Stored records
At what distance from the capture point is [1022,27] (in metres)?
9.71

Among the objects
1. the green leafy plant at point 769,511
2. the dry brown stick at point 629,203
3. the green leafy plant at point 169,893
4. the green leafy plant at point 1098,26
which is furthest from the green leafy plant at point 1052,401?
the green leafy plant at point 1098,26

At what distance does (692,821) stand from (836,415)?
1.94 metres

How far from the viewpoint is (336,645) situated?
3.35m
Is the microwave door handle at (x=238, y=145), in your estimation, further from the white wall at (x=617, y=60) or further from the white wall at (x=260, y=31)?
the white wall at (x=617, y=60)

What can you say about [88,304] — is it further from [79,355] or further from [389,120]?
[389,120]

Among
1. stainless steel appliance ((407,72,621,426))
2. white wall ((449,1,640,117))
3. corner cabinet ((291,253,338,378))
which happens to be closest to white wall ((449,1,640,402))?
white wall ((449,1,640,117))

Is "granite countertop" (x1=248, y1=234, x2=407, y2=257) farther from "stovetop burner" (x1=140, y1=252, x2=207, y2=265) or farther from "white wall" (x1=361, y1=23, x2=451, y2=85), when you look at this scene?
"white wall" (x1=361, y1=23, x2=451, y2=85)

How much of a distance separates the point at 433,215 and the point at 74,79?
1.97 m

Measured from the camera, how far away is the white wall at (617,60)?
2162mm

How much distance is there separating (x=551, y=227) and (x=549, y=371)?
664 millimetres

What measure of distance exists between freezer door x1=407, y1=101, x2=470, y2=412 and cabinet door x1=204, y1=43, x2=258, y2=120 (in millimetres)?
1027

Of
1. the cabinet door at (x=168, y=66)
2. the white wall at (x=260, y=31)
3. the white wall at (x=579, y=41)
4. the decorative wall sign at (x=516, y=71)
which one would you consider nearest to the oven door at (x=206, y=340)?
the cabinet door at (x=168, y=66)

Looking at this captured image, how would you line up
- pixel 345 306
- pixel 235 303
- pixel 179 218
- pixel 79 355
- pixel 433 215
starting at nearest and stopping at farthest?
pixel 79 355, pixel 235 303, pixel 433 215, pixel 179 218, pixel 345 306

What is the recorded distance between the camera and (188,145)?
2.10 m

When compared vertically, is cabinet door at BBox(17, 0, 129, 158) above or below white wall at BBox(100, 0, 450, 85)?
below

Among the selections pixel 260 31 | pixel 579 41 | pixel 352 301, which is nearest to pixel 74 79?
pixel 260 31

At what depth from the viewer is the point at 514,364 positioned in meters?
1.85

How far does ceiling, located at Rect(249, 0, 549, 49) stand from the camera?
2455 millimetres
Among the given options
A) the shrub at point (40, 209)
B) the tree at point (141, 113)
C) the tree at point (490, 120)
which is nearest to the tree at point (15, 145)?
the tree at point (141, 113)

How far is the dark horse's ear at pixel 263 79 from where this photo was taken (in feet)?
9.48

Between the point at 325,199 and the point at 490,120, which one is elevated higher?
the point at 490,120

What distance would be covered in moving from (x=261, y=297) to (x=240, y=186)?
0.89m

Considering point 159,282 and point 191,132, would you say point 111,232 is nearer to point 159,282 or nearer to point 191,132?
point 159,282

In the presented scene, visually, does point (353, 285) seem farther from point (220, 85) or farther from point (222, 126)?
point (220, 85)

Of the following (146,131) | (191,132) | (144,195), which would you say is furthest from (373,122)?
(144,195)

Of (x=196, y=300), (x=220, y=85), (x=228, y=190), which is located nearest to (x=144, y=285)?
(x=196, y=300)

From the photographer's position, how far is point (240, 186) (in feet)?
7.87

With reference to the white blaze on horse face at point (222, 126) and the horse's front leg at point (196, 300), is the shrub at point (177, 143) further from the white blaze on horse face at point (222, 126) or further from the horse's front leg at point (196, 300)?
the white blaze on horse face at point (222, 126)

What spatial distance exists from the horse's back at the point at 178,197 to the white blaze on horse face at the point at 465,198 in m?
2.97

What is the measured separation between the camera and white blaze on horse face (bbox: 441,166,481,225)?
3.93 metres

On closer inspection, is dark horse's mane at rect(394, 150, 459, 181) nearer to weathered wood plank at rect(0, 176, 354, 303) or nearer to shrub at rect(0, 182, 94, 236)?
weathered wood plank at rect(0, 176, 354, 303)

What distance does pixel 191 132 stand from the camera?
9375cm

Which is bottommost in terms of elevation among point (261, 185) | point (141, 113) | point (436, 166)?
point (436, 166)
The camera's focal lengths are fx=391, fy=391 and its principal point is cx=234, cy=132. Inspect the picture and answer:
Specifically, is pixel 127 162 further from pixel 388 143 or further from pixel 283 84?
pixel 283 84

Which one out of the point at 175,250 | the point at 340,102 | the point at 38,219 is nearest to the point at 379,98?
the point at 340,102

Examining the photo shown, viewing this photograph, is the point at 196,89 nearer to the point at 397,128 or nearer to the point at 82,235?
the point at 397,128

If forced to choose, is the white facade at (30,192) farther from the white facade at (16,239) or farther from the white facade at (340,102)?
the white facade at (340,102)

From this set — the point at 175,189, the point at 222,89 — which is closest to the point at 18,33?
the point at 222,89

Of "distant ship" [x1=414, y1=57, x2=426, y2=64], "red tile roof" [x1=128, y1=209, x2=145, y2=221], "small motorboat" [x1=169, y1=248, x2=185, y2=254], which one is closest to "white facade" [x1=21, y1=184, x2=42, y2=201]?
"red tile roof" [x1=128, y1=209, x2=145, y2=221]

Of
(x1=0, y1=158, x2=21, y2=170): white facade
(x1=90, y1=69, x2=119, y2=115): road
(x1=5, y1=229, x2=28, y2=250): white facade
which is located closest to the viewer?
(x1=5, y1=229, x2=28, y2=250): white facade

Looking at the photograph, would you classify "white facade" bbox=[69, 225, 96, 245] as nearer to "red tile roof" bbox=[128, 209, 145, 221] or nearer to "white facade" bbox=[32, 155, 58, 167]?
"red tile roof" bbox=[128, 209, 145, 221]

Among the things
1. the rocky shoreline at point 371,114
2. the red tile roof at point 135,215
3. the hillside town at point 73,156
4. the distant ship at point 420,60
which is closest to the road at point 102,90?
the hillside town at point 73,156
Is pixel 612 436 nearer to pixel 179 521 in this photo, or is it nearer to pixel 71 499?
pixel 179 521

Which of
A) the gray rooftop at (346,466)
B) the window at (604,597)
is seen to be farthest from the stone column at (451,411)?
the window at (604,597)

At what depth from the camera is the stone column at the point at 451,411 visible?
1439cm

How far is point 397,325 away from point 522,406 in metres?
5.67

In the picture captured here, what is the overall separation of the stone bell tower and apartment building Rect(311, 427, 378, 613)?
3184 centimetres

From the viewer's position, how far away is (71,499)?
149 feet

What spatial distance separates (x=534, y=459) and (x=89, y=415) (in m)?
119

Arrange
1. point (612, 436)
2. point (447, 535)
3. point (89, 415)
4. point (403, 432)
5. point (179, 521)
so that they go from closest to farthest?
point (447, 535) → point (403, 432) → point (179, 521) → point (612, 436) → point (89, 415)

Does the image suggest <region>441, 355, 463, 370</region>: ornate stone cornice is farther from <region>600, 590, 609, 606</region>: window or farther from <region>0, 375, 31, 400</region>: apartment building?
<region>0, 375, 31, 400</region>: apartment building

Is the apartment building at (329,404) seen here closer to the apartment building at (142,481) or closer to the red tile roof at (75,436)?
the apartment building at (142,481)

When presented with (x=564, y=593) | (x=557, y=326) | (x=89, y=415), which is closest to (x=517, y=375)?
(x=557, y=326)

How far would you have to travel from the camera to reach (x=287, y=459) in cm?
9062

Set exercise
The whole listing above needs to be written out again exactly.

Task response
At what distance from the capture point is [1022,27] (in metres)?
9.71

Among the objects
1. the green leafy plant at point 769,511
2. the dry brown stick at point 629,203
3. the green leafy plant at point 169,893
4. the green leafy plant at point 1098,26
which is furthest from the green leafy plant at point 1052,401?
the green leafy plant at point 1098,26

At what distance does (692,821) stand from (836,415)?
1.94 metres

How far from the viewpoint is (336,645) situated?
3.35m
Is the microwave door handle at (x=238, y=145), in your estimation, further from the white wall at (x=617, y=60) or further from the white wall at (x=260, y=31)?
the white wall at (x=617, y=60)

What can you say about [88,304] — is it further from [79,355] or further from [389,120]?
[389,120]

Among
1. stainless steel appliance ((407,72,621,426))
2. white wall ((449,1,640,117))
3. corner cabinet ((291,253,338,378))
which happens to be closest to white wall ((449,1,640,402))?
white wall ((449,1,640,117))

Is "granite countertop" (x1=248, y1=234, x2=407, y2=257) farther from "stovetop burner" (x1=140, y1=252, x2=207, y2=265) or farther from "white wall" (x1=361, y1=23, x2=451, y2=85), when you look at this scene?
"white wall" (x1=361, y1=23, x2=451, y2=85)

How much of a distance separates the point at 433,215 and the point at 74,79?
1.97 m

Measured from the camera, how far away is the white wall at (617,60)?
2162mm

How much distance is there separating (x=551, y=227) and (x=549, y=371)?
664 millimetres

What measure of distance exists between freezer door x1=407, y1=101, x2=470, y2=412 and cabinet door x1=204, y1=43, x2=258, y2=120 (in millimetres)?
1027

Of
1. the cabinet door at (x=168, y=66)
2. the white wall at (x=260, y=31)
3. the white wall at (x=579, y=41)
4. the decorative wall sign at (x=516, y=71)
which one would you consider nearest to the oven door at (x=206, y=340)?
the cabinet door at (x=168, y=66)

Looking at this captured image, how would you line up
- pixel 345 306
- pixel 235 303
- pixel 179 218
- pixel 79 355
- pixel 433 215
starting at nearest and stopping at farthest?
pixel 79 355, pixel 235 303, pixel 433 215, pixel 179 218, pixel 345 306

What is the recorded distance between the camera and (188,145)?
2.10 m

When compared vertically, is cabinet door at BBox(17, 0, 129, 158) above or below white wall at BBox(100, 0, 450, 85)?
below

Among the selections pixel 260 31 | pixel 579 41 | pixel 352 301, which is nearest to pixel 74 79?
pixel 260 31

At what depth from the viewer is the point at 514,364 positioned in meters?
1.85

How far does ceiling, located at Rect(249, 0, 549, 49) stand from the camera?
2455 millimetres
Among the given options
A) the shrub at point (40, 209)
B) the tree at point (141, 113)
C) the tree at point (490, 120)
which is nearest to the tree at point (15, 145)?
the tree at point (141, 113)

How far is the dark horse's ear at pixel 263 79 from where this photo was taken (in feet)?
9.48

Between the point at 325,199 and the point at 490,120, which one is elevated higher?
the point at 490,120

What distance would be covered in moving from (x=261, y=297) to (x=240, y=186)?
0.89m

Considering point 159,282 and point 191,132, would you say point 111,232 is nearer to point 159,282 or nearer to point 191,132?
point 159,282

In the presented scene, visually, does point (353, 285) seem farther from point (220, 85) or farther from point (222, 126)?
point (220, 85)

Of the following (146,131) | (191,132) | (144,195), which would you say is furthest from (373,122)?
(144,195)

Of (x=196, y=300), (x=220, y=85), (x=228, y=190), which is located nearest to (x=144, y=285)?
(x=196, y=300)

From the photographer's position, how far is point (240, 186) (in feet)?
7.87

With reference to the white blaze on horse face at point (222, 126) and the horse's front leg at point (196, 300), is the shrub at point (177, 143) further from the white blaze on horse face at point (222, 126) or further from the horse's front leg at point (196, 300)?
the white blaze on horse face at point (222, 126)

What spatial distance exists from the horse's back at the point at 178,197 to the white blaze on horse face at the point at 465,198 in m?
2.97

What is the measured separation between the camera and white blaze on horse face (bbox: 441,166,481,225)?
3.93 metres

On closer inspection, is dark horse's mane at rect(394, 150, 459, 181) nearer to weathered wood plank at rect(0, 176, 354, 303) or nearer to shrub at rect(0, 182, 94, 236)?
weathered wood plank at rect(0, 176, 354, 303)

What distance does pixel 191 132 stand from the camera?
9375cm

Which is bottommost in terms of elevation among point (261, 185) | point (141, 113) | point (436, 166)?
point (436, 166)
The camera's focal lengths are fx=391, fy=391 and its principal point is cx=234, cy=132. Inspect the picture and answer:
Specifically, is pixel 127 162 further from pixel 388 143 or further from pixel 283 84?
pixel 283 84

Which one out of the point at 175,250 | the point at 340,102 | the point at 38,219 is nearest to the point at 379,98?
the point at 340,102

Examining the photo shown, viewing this photograph, is the point at 196,89 nearer to the point at 397,128 or nearer to the point at 82,235?
the point at 397,128

If forced to choose, is the white facade at (30,192) farther from the white facade at (16,239) or farther from the white facade at (340,102)?
the white facade at (340,102)

From this set — the point at 175,189, the point at 222,89 — which is closest to the point at 18,33?
the point at 222,89

Of "distant ship" [x1=414, y1=57, x2=426, y2=64], "red tile roof" [x1=128, y1=209, x2=145, y2=221], "small motorboat" [x1=169, y1=248, x2=185, y2=254], which one is closest to "white facade" [x1=21, y1=184, x2=42, y2=201]?
"red tile roof" [x1=128, y1=209, x2=145, y2=221]

Of
(x1=0, y1=158, x2=21, y2=170): white facade
(x1=90, y1=69, x2=119, y2=115): road
(x1=5, y1=229, x2=28, y2=250): white facade
which is located closest to the viewer?
(x1=5, y1=229, x2=28, y2=250): white facade

Looking at the photograph, would you classify "white facade" bbox=[69, 225, 96, 245] as nearer to "red tile roof" bbox=[128, 209, 145, 221] or nearer to "white facade" bbox=[32, 155, 58, 167]?
"red tile roof" bbox=[128, 209, 145, 221]

Among the things
1. the rocky shoreline at point 371,114
2. the red tile roof at point 135,215
3. the hillside town at point 73,156
4. the distant ship at point 420,60
which is closest to the road at point 102,90?
the hillside town at point 73,156
Is pixel 612 436 nearer to pixel 179 521 in this photo, or is it nearer to pixel 71 499?
pixel 179 521

Which of
A) the gray rooftop at (346,466)
B) the window at (604,597)
is seen to be farthest from the stone column at (451,411)?
the window at (604,597)

At what depth from the camera is the stone column at the point at 451,411 visible?
1439cm

How far is point 397,325 away from point 522,406 in metres?
5.67

In the picture captured here, what is the overall separation of the stone bell tower and apartment building Rect(311, 427, 378, 613)?
3184 centimetres

From the viewer's position, how far away is (71,499)?
149 feet

What spatial distance separates (x=534, y=459) and (x=89, y=415) (in m)?
119

Arrange
1. point (612, 436)
2. point (447, 535)
3. point (89, 415)
4. point (403, 432)
5. point (179, 521)
so that they go from closest to farthest?
point (447, 535) → point (403, 432) → point (179, 521) → point (612, 436) → point (89, 415)

Does the image suggest <region>441, 355, 463, 370</region>: ornate stone cornice is farther from <region>600, 590, 609, 606</region>: window or farther from <region>0, 375, 31, 400</region>: apartment building?
<region>0, 375, 31, 400</region>: apartment building

Is the apartment building at (329,404) seen here closer to the apartment building at (142,481) or closer to the red tile roof at (75,436)?
the apartment building at (142,481)

When presented with (x=564, y=593) | (x=557, y=326) | (x=89, y=415), which is closest to (x=517, y=375)?
(x=557, y=326)

How far would you have to travel from the camera to reach (x=287, y=459) in cm?
9062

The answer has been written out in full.